- [EXTRAIT DU TEXTE]

L’homme étant donc bien dûment révélé et se révélant de plus en plus (tableau allégorique de la Grèce, le Sardanapale, la Liberté, etc.), la contagion du nouvel évangile empirant de jour en jour, le dédain académique se vit contraint lui-même de s’inquiéter de ce nouveau génie. M. Sosthène de La Rochefoucauld, alors directeur des beaux-arts, fit un beau jour mander E. Delacroix, et lui dit, après maint compliment, qu’il était affligeant qu’un homme d’une si riche imagination et d’un si beau talent, auquel le gouvernement voulait du bien, ne voulût pas mettre un peu d’eau dans son vin ; il lui demanda définitivement s’il ne lui serait pas possible de modifier sa manière. Eugène Delacroix, prodigieusement étonné de cette condition bizarre et de ces conseils ministériels, répondit avec une colère presque comique qu’apparemment s’il peignait ainsi, c’est qu’il le fallait et qu’il ne pouvait pas peindre autrement. Il tomba dans une disgrâce complète, et fut pendant sept ans sevré de toute espèce de travaux. Il fallut attendre 1830. M. Thiers avait fait dans le Globe un nouvel et très-pompeux article.

- [ENTRÉES DE DONNÉES]
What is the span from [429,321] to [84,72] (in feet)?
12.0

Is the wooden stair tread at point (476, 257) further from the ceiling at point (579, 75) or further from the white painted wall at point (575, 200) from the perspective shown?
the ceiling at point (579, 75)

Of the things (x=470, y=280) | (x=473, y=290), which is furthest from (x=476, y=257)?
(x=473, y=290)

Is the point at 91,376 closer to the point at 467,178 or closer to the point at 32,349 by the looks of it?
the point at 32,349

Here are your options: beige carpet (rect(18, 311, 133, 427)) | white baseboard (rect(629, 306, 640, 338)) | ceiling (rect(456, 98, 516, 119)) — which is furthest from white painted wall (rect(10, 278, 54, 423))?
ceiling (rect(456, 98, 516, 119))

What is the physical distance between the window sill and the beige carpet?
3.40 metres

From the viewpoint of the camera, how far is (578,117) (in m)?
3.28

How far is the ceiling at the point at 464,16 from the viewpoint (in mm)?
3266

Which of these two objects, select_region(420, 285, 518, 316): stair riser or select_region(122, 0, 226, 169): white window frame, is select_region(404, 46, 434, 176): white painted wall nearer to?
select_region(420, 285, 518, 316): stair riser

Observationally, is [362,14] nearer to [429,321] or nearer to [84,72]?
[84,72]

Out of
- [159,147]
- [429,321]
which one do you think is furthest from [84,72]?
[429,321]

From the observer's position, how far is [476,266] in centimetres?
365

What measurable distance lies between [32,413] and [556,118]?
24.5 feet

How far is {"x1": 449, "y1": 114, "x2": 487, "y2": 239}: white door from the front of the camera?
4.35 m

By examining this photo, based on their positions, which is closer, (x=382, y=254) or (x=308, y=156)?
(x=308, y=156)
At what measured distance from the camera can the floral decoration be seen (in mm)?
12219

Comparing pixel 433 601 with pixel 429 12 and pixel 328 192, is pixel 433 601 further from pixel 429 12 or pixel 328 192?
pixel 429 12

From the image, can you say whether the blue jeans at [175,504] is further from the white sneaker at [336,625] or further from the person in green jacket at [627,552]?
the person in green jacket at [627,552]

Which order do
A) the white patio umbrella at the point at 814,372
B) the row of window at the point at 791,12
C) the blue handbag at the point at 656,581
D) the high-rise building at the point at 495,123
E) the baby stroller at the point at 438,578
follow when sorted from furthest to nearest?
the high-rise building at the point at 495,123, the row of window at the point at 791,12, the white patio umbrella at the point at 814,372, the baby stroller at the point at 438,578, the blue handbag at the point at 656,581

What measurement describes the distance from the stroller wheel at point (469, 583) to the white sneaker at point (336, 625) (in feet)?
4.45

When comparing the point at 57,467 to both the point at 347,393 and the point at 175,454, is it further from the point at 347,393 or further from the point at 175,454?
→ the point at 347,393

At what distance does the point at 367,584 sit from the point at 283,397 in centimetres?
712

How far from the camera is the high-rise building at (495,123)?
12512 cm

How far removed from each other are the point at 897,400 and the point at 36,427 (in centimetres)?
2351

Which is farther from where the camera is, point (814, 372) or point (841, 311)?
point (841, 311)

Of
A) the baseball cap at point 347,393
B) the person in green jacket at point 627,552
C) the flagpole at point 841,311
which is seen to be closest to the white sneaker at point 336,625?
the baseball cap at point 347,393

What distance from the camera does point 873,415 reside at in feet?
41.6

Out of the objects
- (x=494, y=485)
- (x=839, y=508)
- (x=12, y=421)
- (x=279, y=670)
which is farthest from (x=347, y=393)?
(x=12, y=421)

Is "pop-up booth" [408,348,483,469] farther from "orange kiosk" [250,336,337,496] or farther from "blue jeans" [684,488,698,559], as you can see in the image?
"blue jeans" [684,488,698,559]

- [CONSIGNE] D'après l'extrait sur Eugène Delacroix, pendant combien de temps le peintre fut-il privé de toute espèce de travaux après son entrevue avec M. Sosthène de La Rochefoucauld ?

- [RÉPONSE À L'EXERCICE] Il en fut privé pendant sept ans.